• Given passage:

Risk factors for primary nonresponse include the small bowel extent of disease, smoking, longer disease duration, and normal CRP levels.^16,18 Although genetic risk factors have been proposed, the evidence is currently insufficient to be of relevance in clinical practice.¹⁸ Most studies that addressed risk factors for primary nonresponse assessed the response to infliximab, and studies in adalimumab nonresponders are required to improve our understanding in this matter.

Management

Prolonged administration of adalimumab beyond the proposed induction phase of 4 weeks may be applied in patients who do not have a clinical effect after the loading dose of 160/80 mg. Indeed, initial nonresponders in the CHARM study showed an increase in clinical remission rates when adalimumab was continued (26% by week 8 and 28% by week 12).¹² There is no solid evidence that continuation of adalimumab eow for a period longer than 12 weeks is of benefit in patients who do not demonstrate any clinical response.

If clinical response remains absent despite adequate adalimumab induction therapy, persistent disease activity should be confirmed. Clinical symptoms at baseline are frequently the result of noninflammatory causes in which case anti-TNF therapy is unlikely to provide clinical benefit. Recommendations for the diagnostic evaluation are discussed in the next sections. After confirmation of disease activity, a switch in therapeutic strategy will usually be required. Traditionally, primary nonresponse to anti-TNF therapy is considered a class effect with poor benefit from switching within the same drug class. Thus, switching to a different class of drugs, such as other immunosuppressives or integrin inhibitors such as natalizumab and vedolizumab,^19,20 is considered appropriate. However, recent reports showed, in small cohorts, clinical benefit in some patients who switched to adalimumab after primary nonresponse to infliximab,^21,22 but no evidence is yet available that supports the switch to infliximab for primary nonresponders to adalimumab. In a small series of 7 Crohn’s disease patients with only partial response to adalimumab and subsequent discontinuation, none showed benefit from switching to infliximab.²³

Secondary nonresponse to adalimumab

Definition and incidence of secondary nonresponse

After successful induction of remission after adalimumab therapy, recurrence of symptoms can occur (so-called secondary nonresponse). This phenomenon also suffers from a lack of clear definition, but in general, secondary nonresponse implies recurrence of inflammatory disease activity. Most controlled trials define clinical remission as CDAI lower than 150 points and clinical response as a reduction in CDAI of 70 points or more from baseline. Thus, not achieving these goals 6–12 weeks after the start of induction therapy with initial response is a more specific definition of secondary nonresponse.¹⁷ Noninflammatory symptoms mimicking relapse of disease activity can negatively affect secondary nonresponse rates. Suspected secondary nonresponse is, especially in less recent studies, not always endoscopically confirmed. In daily practice, adalimumab dose escalation is a practical surrogate marker for secondary nonresponse. Despite variations in definitions, approximately 40% of initial responders to anti-TNF therapy lose response over time.^12,24,25 For adalimumab, reported secondary nonresponse rates in controlled clinical trials range from 21% to 46%.^8,12

Evaluation of secondary nonresponse

Traditionally, clinical symptoms such as abdominal pain or diarrhea were used to guide the therapeutic decision-making process. Initial trials that evaluated efficacy of adalimumab therapy, such as CLASSIC I, CLASSIC II, and CHARM, used a CDAI score lower than 150 points to define remission.^4,11,12 However, multiple studies have underlined the poor correlation between clinical symptoms and inflammatory burden. For example, endoscopic disease activity showed a relatively good correlation with serum (CRP) and fecal (calprotectin, lactoferrin) biomarkers, but not with CDAI in Crohn’s disease patients.²⁶ Furthermore, other conditions such as irritable bowel syndrome and bile acid malabsorption can mimic Crohn’s disease symptoms in the absence of inflammation. Thus, more objective measures of disease activity are required if loss of response to anti-TNF agents is suspected.

• Task brief: From the passage on adalimumab nonresponse, reproduce the text between "Prolonged administration of" and "any clinical response.", inclusive.

• Exercise data:
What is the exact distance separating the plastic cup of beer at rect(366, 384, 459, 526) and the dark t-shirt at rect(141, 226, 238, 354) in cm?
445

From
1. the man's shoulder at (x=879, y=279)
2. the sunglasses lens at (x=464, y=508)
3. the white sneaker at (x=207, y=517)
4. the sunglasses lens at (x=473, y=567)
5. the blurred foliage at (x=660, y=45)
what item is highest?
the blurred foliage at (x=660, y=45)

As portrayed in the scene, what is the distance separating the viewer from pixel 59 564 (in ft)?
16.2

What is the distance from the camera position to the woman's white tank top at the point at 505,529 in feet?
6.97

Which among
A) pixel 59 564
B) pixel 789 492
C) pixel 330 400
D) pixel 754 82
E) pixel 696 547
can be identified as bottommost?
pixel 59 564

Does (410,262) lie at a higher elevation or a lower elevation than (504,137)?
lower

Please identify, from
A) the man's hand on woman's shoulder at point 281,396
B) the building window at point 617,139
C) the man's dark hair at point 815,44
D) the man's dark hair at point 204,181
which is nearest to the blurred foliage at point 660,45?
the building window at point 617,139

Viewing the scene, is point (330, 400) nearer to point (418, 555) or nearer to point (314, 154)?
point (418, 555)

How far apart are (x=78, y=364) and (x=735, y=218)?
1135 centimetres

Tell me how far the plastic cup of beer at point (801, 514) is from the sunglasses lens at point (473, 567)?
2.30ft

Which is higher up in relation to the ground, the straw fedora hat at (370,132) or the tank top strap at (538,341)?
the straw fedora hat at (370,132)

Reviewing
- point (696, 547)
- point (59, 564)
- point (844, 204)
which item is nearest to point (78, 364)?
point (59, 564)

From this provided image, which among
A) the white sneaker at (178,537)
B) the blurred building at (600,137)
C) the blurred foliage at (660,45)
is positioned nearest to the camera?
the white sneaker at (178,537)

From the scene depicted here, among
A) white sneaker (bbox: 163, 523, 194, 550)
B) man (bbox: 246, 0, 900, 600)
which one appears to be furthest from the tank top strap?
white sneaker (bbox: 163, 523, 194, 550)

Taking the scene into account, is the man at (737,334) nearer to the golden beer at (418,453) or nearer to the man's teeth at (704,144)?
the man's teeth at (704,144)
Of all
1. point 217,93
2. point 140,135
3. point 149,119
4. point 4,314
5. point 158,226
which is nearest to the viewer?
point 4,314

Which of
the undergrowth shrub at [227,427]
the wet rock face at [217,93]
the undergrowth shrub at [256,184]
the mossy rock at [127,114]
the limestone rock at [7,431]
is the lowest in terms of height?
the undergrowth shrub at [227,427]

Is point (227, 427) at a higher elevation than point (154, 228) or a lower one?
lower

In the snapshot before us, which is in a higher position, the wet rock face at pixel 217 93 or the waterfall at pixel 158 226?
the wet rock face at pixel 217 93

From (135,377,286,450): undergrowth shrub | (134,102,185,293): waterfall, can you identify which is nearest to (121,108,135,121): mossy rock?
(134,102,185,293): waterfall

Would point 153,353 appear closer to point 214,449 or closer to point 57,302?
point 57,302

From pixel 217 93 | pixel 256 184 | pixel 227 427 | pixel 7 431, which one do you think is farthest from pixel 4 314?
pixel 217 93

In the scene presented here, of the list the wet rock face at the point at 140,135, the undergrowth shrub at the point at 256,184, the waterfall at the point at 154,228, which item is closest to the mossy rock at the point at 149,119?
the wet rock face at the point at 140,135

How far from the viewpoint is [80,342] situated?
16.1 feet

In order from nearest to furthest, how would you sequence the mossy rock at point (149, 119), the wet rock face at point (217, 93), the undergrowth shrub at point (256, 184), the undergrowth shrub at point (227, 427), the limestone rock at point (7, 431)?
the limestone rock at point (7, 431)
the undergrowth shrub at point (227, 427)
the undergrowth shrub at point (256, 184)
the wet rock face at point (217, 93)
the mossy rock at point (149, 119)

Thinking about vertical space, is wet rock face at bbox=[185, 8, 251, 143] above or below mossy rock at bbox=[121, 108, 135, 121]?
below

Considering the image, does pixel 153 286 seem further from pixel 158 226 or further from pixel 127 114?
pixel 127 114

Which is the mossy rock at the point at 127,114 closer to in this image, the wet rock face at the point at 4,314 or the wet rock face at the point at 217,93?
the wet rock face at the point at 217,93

• Answer section:
Prolonged administration of adalimumab beyond the proposed induction phase of 4 weeks may be applied in patients who do not have a clinical effect after the loading dose of 160/80 mg. Indeed, initial nonresponders in the CHARM study showed an increase in clinical remission rates when adalimumab was continued (26% by week 8 and 28% by week 12).¹² There is no solid evidence that continuation of adalimumab eow for a period longer than 12 weeks is of benefit in patients who do not demonstrate any clinical response.